### [Auszug]

· · · ·

Detlev Schmidtchen - "Zero Gravity" - CD-Review

Der in der Nähe von Hannover ansässige Musiker Detlev Schmidtchen dürfte den meisten Musik-Fans durch seine Zeit in der Band Eloy bekannt sein, als mit ihm die Alben Dawn (1976), Ocean (1977), Silent Cries & Mighty Echoes (1979) sowie "Live" (1978) eingespielt und produziert wurden. Nach seinem Ausstieg bei Eloy folgten in den achtziger Jahren mehrere Bands sowie Projekte und nach wie vor regelmäßige Veröffentlichungen, bevor es gegen Ende jenen Jahrzehnts deutlich ruhiger um den Niedersachsen wurde. 2007 meldete er sich dann unter eigenem Namen und der Trilogie The Last Planet zurück, wobei jeder neue Part im Jahres-Rhythmus erschien. Anschließend kamen weitere Platten, zuletzt Another World aus dem Jahr 2015.

· · · ·

### [Vorliegende Daten]
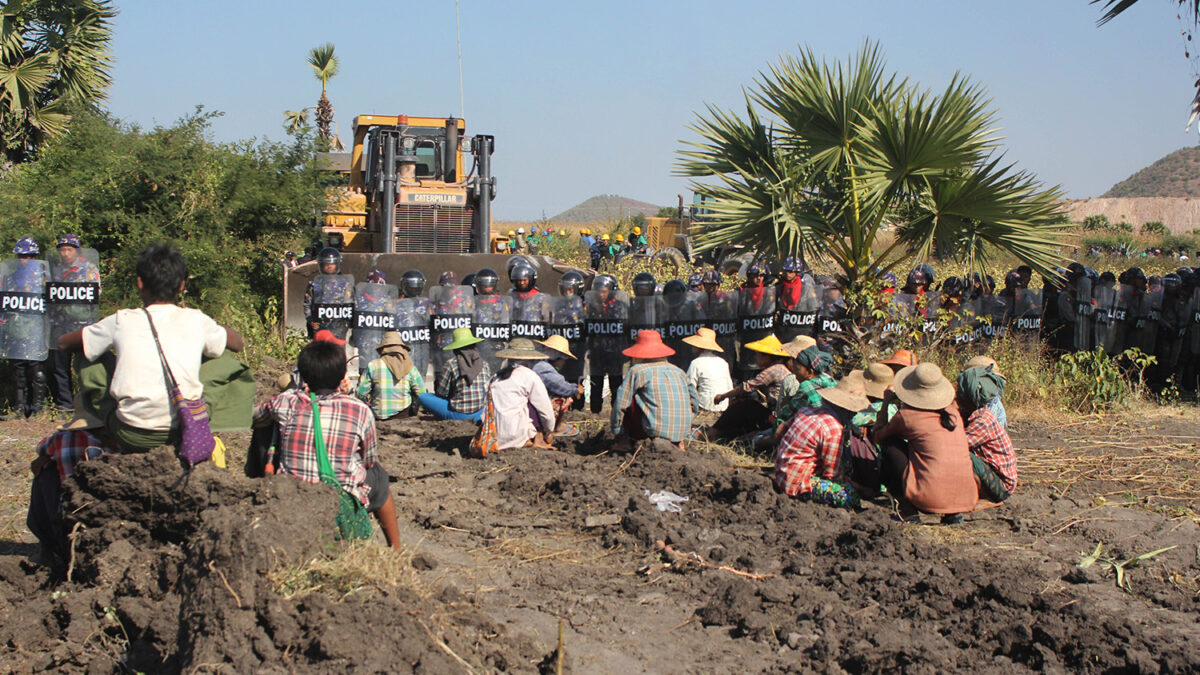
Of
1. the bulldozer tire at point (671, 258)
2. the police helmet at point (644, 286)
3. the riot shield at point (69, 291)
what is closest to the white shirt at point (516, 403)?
the police helmet at point (644, 286)

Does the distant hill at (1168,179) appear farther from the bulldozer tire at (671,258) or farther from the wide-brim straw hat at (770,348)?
the wide-brim straw hat at (770,348)

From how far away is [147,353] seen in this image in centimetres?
467

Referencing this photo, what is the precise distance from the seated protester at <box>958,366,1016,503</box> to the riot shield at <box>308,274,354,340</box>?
6528mm

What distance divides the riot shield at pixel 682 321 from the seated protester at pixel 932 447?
14.1 ft

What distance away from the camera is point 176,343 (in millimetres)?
4703

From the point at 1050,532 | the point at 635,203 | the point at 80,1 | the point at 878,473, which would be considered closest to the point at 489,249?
the point at 80,1

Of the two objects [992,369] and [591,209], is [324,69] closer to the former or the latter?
[992,369]

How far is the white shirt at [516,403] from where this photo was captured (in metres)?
8.45

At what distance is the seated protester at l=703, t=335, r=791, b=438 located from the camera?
359 inches

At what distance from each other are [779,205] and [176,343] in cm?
586

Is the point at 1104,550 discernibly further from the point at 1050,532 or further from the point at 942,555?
the point at 942,555

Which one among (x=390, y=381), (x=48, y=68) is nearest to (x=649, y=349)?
(x=390, y=381)

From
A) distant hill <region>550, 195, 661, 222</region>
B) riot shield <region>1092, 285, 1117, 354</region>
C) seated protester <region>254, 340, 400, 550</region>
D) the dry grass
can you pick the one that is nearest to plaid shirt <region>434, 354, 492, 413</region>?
seated protester <region>254, 340, 400, 550</region>

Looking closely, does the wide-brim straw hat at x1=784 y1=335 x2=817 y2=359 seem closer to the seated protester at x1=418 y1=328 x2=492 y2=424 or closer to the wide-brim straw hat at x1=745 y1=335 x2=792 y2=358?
the wide-brim straw hat at x1=745 y1=335 x2=792 y2=358
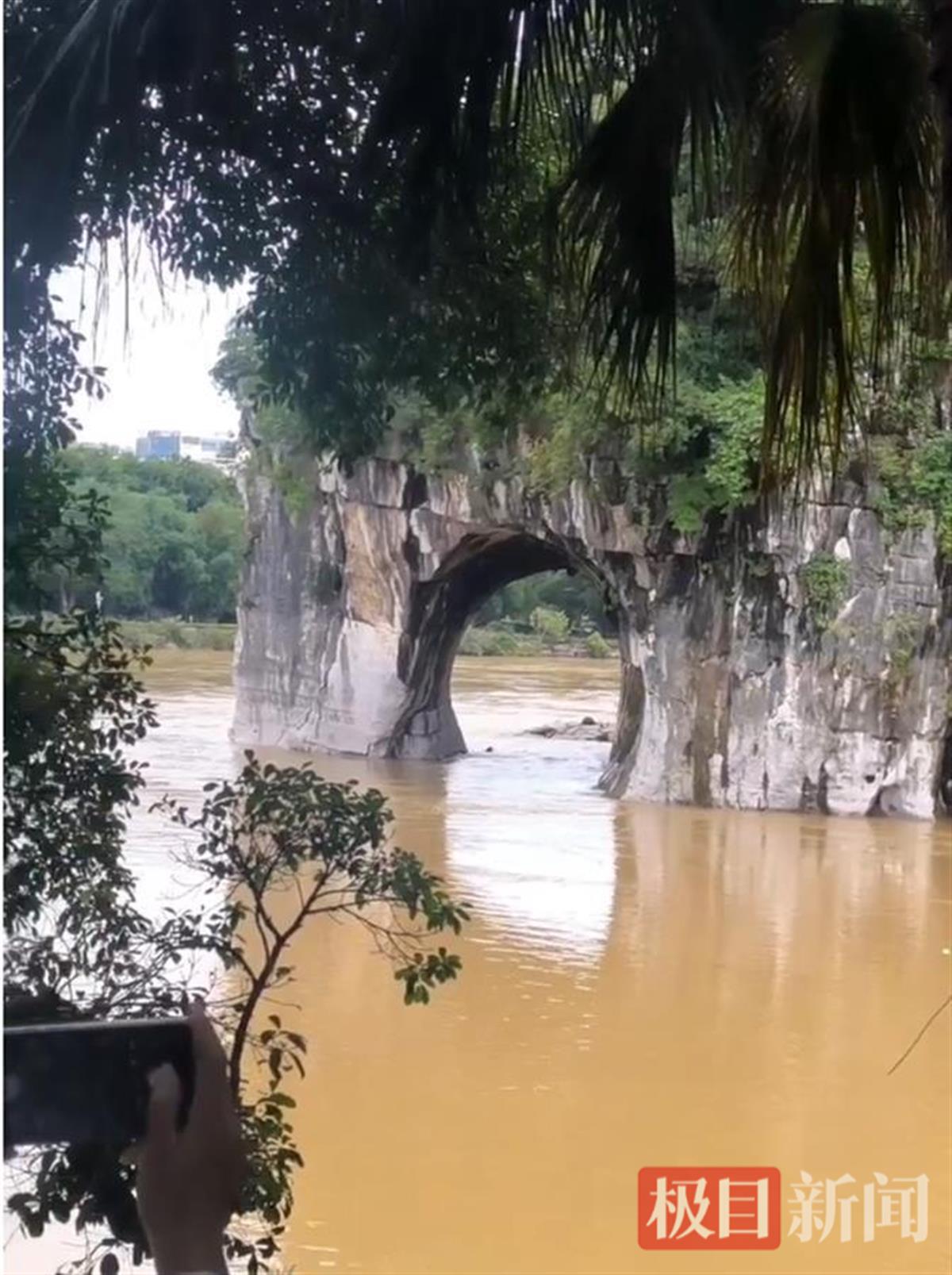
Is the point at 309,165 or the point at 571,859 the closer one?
the point at 309,165

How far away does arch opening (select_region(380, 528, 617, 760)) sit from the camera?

· · · ·

### [Aufgaben]
1 – Entscheide für jede der folgenden Aussagen, ob sie mit dem Auszug über Detlev Schmidtchen übereinstimmt, und belege deine Antwort mit den entscheidenden Worten des Auszugs als wörtlichem Zitat.
(a) Schmidtchen hat bei Eloy das Album Ocean mit eingespielt.
(b) Die drei Teile der Trilogie The Last Planet erschienen alle im selben Jahr.
(c) Schmidtchen lebt in der Nähe von München.
2 – Beantworte die folgenden Fragen anhand des Auszugs über Detlev Schmidtchen.
(a) In welchem Jahr erschien das Album Dawn?
(b) Unter welchem Namen meldete sich Schmidtchen 2007 zurück?
(c) Wie heißt die zuletzt genannte Platte, und aus welchem Jahr stammt sie?
3 – Führe den Auszug über Detlev Schmidtchen im Anschluss an seinen letzten Satz weiter.

### [Lösungen]
1 –
(a) Ja: „als mit ihm die Alben Dawn (1976), Ocean (1977), Silent Cries & Mighty Echoes (1979) sowie "Live" (1978) eingespielt und produziert wurden“
(b) Nein: „wobei jeder neue Part im Jahres-Rhythmus erschien“
(c) Nein: „Der in der Nähe von Hannover ansässige Musiker Detlev Schmidtchen“

2 –
(a) 1976
(b) Unter eigenem Namen
(c) Another World aus dem Jahr 2015

3 –
Den Anstoß für das neue Album "Zero Gravity" gab laut dem auf dem CD-Digipak hinterlegten Prolog der plötzliche und völlig unerwartete Tod von Schmidtchens Bruder. Dies nun wissend, macht auch das Album-Design (grau in grau gehaltene Naturfotos) Sinn und auch das eröffnende "Open Sesame" spiegelt diese traurige Atmosphäre wider. Der oben erwähnte Schicksalsschlag ließ den Protagonisten offensichtlich in ein großes emotionales Loch fallen und auf diesen elf neuen Tracks lässt er uns tief in seine Seele schauen. Die Electronic von Detlef Schmidtchen wird auf dieser ersten Nummer von auf dem Gesamtwerk ganz selten vorkommenden Gitarren-Licks ergänzt, ansonsten ist die Atmosphäre sehr dicht und man kann die Verzweiflung des Musikers fast fühlen. Was sich auch auf das folgende "Pray For Preacher" überträgt, nur, dass es hier sogar noch düsterer und verzweifelter zugeht. Der Albumtitel, "Zero Gravity" ('Keine Bodenhaftung'), genau dieses Feeling wird vermittelt. Der freie Fall ins Leere, völlige Verwirrung und keine Chance, einen klaren Gedanken zu fassen.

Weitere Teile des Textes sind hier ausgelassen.